Do I have proof for this, other than the fact that they've shown to be less
than fully truthful about their data retention policies? No, I do not, but I
do know that it is more rule than exception for commercial entities to
eventually renege on their promises of personal privacy, probably because that
huge 'big data' carrot on that stick is just too juicy to be ignored.

Given Apple's enormous cash reserve they pose the additional threat of being
able to outright buy large industrial players in lucrative fields which would
allow them to use the collected data to target their customers without needing
to 'sell to advertisers'.

------
manmal
If Apple really believe that they can replace MacBook Pros with iPads, I think
they will be sorely disappointed. Apart from vim/emacs hackers and sysops that
can get by with just a shell and keyboard, just about everybody needs a touch
pad or a mouse to be productive, and more importantly, a proper desktop OS.

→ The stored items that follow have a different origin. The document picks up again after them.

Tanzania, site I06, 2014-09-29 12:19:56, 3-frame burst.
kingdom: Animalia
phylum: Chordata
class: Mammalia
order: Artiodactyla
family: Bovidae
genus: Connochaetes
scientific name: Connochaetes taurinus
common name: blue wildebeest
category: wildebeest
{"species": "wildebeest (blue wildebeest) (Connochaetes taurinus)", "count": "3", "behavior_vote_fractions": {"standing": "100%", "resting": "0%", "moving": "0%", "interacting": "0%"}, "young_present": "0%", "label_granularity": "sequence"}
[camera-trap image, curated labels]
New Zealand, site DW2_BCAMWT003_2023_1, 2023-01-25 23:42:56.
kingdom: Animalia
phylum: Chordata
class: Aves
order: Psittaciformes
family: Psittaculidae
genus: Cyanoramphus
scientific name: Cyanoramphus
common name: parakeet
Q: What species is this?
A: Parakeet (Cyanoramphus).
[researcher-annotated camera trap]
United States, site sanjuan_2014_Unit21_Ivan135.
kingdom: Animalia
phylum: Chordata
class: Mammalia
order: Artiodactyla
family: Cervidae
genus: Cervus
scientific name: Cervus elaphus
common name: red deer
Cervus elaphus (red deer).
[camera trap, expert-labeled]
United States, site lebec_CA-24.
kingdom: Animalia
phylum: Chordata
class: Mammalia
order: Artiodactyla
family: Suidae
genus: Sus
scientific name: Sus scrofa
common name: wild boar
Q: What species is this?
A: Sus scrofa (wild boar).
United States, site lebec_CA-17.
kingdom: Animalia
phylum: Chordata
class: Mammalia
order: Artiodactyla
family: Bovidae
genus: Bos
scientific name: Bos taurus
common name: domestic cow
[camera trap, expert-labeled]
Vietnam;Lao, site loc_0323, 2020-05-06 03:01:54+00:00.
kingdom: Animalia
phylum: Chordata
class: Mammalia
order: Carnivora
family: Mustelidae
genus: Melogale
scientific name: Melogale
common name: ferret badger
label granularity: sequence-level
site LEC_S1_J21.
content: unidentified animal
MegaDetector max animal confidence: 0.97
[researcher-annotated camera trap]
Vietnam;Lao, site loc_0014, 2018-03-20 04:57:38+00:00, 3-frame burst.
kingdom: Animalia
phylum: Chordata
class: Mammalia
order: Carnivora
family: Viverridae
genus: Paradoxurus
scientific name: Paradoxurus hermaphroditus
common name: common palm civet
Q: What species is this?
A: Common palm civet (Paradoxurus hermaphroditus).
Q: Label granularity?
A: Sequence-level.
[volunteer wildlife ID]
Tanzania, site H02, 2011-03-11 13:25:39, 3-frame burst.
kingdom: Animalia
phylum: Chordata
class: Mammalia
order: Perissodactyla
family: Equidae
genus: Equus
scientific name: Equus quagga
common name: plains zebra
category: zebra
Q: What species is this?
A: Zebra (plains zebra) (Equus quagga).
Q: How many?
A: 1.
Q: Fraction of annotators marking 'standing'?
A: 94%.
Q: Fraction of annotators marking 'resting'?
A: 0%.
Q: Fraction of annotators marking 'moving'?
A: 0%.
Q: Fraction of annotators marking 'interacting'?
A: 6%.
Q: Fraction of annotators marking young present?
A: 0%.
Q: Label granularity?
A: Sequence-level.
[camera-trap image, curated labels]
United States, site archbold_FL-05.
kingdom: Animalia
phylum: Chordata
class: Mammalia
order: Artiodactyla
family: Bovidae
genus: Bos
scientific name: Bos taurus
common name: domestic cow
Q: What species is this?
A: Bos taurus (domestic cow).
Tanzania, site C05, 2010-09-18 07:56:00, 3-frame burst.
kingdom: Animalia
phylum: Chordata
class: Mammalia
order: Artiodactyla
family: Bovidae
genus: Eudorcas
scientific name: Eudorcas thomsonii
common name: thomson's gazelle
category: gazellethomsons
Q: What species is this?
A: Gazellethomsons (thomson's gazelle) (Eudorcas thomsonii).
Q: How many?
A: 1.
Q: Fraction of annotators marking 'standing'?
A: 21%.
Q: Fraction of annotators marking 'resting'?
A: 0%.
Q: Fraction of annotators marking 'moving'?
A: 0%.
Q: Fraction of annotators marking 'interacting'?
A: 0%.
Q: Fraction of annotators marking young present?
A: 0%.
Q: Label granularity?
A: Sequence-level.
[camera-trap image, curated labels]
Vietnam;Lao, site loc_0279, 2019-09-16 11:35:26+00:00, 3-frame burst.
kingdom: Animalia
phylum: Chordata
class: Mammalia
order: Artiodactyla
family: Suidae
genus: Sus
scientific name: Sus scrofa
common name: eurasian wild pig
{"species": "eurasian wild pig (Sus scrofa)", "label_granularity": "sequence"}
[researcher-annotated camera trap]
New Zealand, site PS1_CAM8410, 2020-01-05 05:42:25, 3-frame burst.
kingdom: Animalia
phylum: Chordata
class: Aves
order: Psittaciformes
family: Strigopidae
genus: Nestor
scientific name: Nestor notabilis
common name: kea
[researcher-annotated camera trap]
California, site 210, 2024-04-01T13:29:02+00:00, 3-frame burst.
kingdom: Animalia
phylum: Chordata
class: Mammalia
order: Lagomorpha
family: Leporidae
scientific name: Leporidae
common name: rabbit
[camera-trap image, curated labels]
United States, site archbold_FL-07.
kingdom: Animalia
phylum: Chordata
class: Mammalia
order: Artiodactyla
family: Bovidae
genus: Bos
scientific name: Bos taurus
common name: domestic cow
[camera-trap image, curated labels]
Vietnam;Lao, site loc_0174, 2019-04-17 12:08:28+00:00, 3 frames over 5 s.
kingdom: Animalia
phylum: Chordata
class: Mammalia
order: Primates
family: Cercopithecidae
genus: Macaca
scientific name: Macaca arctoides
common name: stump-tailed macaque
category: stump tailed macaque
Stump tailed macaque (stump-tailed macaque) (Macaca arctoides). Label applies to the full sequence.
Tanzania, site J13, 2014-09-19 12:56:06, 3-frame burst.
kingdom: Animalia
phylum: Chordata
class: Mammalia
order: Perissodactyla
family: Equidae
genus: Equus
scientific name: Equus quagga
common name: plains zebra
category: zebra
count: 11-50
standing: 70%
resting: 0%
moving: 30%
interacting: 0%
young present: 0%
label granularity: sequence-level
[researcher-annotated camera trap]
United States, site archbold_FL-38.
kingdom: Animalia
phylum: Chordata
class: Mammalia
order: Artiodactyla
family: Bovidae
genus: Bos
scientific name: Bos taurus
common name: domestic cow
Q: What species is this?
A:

Yes, app/context switching will become even faster, iPad screens can be made
bigger, and long battery life is alluring; but how am I supposed to mix music
without proper peripheral support, edit pro video without external storage
mechanisms (or even file system access), or manipulate pictures without fine
mouse/touchpad control? How will I develop apps without XCode or Android
Studio, debug IE CSS bugs without a VM, or write actually useful scripts
without a fully blown unix shell or rubygems etc?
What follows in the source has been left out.